La présentation de l’iPad par Steve Jobs la semaine dernière a été un événement. Au-delà de l’innovation technologique qui surprend toujours, il est impressionnant de se rendre compte qu’Internet, le digital et les nouvelles technologies changent concrètement nos vies depuis plusieurs dizaines d’années à présent. Et qu’Apple est toujours dans le coup.
L’iPad est une révolution nous dit-on. Une de plus. Comme le Mac. Comme iTunes. Comme l’iPod. Comme l’iPhone. La firme de la Silicon Valley nous a habitués à faire évoluer définitivement nos modes de consommation des media. Mais Apple est plus que cela, car Steve Jobs est un démiurge.

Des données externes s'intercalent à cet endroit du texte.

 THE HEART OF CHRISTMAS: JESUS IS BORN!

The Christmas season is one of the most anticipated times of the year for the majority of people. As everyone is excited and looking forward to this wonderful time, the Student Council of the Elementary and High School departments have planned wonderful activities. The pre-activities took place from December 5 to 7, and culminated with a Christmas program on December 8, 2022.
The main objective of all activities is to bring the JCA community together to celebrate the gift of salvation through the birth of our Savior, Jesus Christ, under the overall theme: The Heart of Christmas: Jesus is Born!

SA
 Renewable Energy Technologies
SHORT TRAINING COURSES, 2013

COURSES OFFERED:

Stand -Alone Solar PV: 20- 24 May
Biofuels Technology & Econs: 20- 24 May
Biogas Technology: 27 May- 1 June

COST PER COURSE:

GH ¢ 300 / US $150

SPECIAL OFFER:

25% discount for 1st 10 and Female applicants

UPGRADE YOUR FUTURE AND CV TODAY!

En se plaçant au-delà des règles, au-dessus des contingences technologiques et physiques, et en inventant à l’homme des compagnons à la fidélité indéfectible, le mythique patron de la société la plus innovante du monde est réellement devenu « l’homme qui a changé nos vies », comme le consacre la couverture de Courrier International cette semaine.
Il y a presque quelque chose de diabolique dans cette réussite. Si l’on y réfléchit bien, le symbole d’Apple est… une pomme. Si l’on ne savait pas que « pomum » signifie « fruit » en latin, on pourrait penser que le logo de la marque la plus célèbre du monde est un clin d’œil au fruit biblique et au péché originel. Le digital ne cesse de nous rapprocher des mythes et de nos origines. Le mythe du péché originel fut consacré lors du Concile de Trente mais il fait néanmoins appel à quelque chose de beaucoup plus « profond ». Saint Augustin qualifia ce péché d’« originel », pour expliciter son côté héréditaire, indélébile, soumis à tous les hommes par engendrement. Si l’on file la métaphore avec notre monde en train de devenir digital, force est de constater que plus rien ne sera comme avant depuis l’introduction d’Internet et du digital au sens large (mobile, internet, interactivité, 2 .0…) dans les fonctionnements sociaux et les relations… Et là où le texte de la Genèse parle, quant à lui, du « fruit défendu » comme le fuit « de la connaissance du bien et du mal », il est évidemment question de connaissance. Internet est l’émergence d’une connaissance planétaire.
Alors le digital est-il un acte fondateur ? Mille fois oui. Est-il un acte libérateur ? Evidemment. Le digital est bien « originel » en ce qu’il fonde une civilisation. Et l’on sait que toute civilisation est intrinsèquement un effort pour expulser de la conscience son meurtre fondateur.
Apple a tué l’ancien monde. Alors peut-on en vouloir à Steve Jobs ? On verra. En tout cas, c’est sûr, il est « l’homme qui a changé nos vies ».
Thomas Jamet est directeur général adjoint de Reload, structure de planning stratégique, d’études et d’expertise de Vivaki (Publicis).